■ Verilen metin
1. Genel
Bakış
Adalet
Bakanlığı İnsan Hakları Tazminat Komisyonu, 6384 sayılı Kanun'un 9 Ocak 2013
tarihinde yürürlüğe girmesiyle kurulmuştur. Bu düzenlemeyle Anayasa Mahkemesi’nde
derdest olan makul sürede yargılanma hakkı şikayetleri ile mahkeme kararlarının
geç icrası, eksik icrası veya hiç icra edilmemesi gibi şikayetlere ilişkin
başvuruların, Adalet Bakanlığı İnsan Hakları Tazminat Komisyonu tarafından
incelenmesi kararlaştırılmıştır [1]. Bu düzenleme ile, bireylerin temel
haklarını etkili bir şekilde koruma altına almayı amaçlayan çok boyutlu bir
yaklaşımın parçası olarak, AİHM öncesinde ulusal düzeyde etkin bir başvuru
mekanizması sağlanmak istenmiş, hem bireylerin haklarının daha hızlı korunması
hem de uluslararası arenada Türkiye'nin insan hakları sicilinin iyileştirilmesi
hedeflenmiştir.
1.1.
Adalet Bakanlığı İnsan Hakları Tazminat Komisyonunun Görevleri
Komisyon,
özellikle makul sürede yargılanma hakkının ihlal edildiği durumlarda,
bireylerin zararını tazmin etmeyi ve bu şikayetlerin Avrupa İnsan Hakları
Mahkemesi’ne (AİHM) götürülmeden çözülmesini sağlamayı amaçlamaktadır [2]. Bu
bağlamda Komisyon, hem bireysel mağduriyetlerin giderilmesine hem de yargı
sistemindeki yapısal eksikliklerin tespitine önemli katkılar sunar.
Komisyon’un
görevleri 6384 sayılı “Avrupa İnsan Hakları Mahkemesine Yapılmış Olan Bazı
Başvuruların Tazminat Ödenmek Suretiyle Çözümüne Dair Kanun”un 2. maddesi
uyarınca belirlenmiştir. Bu kapsamda, ceza hukuku, özel hukuk ve idare hukuku
alanlarındaki yargılamaların makul sürede sonuçlandırılmadığı iddiaları ile
mahkeme kararlarının geç veya eksik icra edildiği ya da hiç icra edilmediği
iddialarına ilişkin başvuruları inceler [3].
Adalet
Bakanlığı İnsan Hakları Tazminat Komisyonu, yargılamaların makul sürede
tamamlanmaması gibi durumlarda bireylerin mağduriyetlerini gidermek için etkili
bir çözüm yolu sunmaktadır. Anayasa Mahkemesi ve ilgili komisyon kararları, bu
tür ihlallerin tazmini konusunda önemli içtihatlar oluşturmuş ve bireylerin
haklarının korunmasına katkı sağlamayı amaç edinmiştir. Bu durum, hem bireysel
mağduriyetlerin giderilmesi hem de yargı sistemindeki yapısal eksikliklerin
tespiti bakımından iç hukuk yollarının etkili olmasının gerekliliğini ortaya
koymaktadır.

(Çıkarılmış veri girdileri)
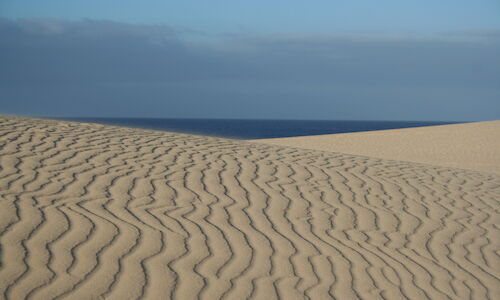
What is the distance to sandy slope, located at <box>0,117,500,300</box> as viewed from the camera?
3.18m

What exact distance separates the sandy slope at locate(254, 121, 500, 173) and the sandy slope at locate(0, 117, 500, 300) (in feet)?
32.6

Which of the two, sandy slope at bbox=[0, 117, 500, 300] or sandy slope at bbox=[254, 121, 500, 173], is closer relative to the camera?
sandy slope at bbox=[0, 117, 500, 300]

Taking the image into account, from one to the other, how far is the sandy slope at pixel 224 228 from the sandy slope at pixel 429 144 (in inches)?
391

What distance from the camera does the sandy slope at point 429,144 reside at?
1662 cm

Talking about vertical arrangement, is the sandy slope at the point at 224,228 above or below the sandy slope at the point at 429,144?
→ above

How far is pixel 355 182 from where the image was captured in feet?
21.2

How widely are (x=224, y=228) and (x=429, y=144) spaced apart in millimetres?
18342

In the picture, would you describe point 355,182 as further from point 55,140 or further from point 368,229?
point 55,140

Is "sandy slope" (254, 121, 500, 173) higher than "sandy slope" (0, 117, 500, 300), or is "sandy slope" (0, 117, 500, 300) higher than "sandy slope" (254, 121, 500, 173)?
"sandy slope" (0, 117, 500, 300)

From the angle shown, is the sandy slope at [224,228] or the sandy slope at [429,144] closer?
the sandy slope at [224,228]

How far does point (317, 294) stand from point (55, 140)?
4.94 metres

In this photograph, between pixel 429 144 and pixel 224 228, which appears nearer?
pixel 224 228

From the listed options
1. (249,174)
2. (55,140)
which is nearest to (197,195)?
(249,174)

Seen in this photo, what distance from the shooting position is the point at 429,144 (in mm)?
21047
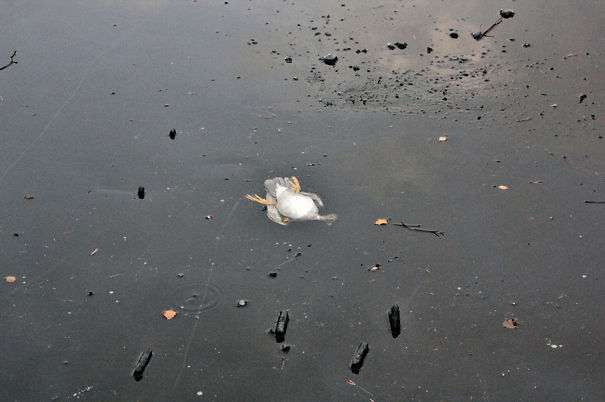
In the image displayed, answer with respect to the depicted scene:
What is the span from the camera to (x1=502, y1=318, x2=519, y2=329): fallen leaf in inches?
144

■ Verilen görev 1
Verilen metne göre Komisyonun makul sürede sonuçlandırılmadığı iddia edilen yargılamalarla ilgili başvuruları incelediği hukuk alanlarını sıralayın.
■ Verilen görev 2
Girdilerde "In this photograph, between" ifadesinin geçtiği satırdan başlayıp girdilerin sonunda biten satırları, iki uç da dahil olmak üzere, her satıra bir dize düşecek biçimde JSON listesi olarak düzenleyin. Boş satırları ve resimleri listeye almayın.
Metin ile girdiler birbirinden bağımsızdır.

■ Alıştırma sonucu 1
- Ceza hukuku
- Özel hukuk
- İdare hukuku

■ Alıştırma sonucu 2
[
  "In this photograph, between pixel 429 144 and pixel 224 228, which appears nearer?",
  "pixel 224 228",
  "From the listed options",
  "1. (249,174)",
  "2. (55,140)",
  "which is nearest to (197,195)?",
  "(249,174)",
  "Seen in this photo, what distance from the shooting position is the point at 429,144 (in mm)?",
  "21047",
  "In the image displayed, answer with respect to the depicted scene:",
  "What is the span from the camera to (x1=502, y1=318, x2=519, y2=329): fallen leaf in inches?",
  "144"
]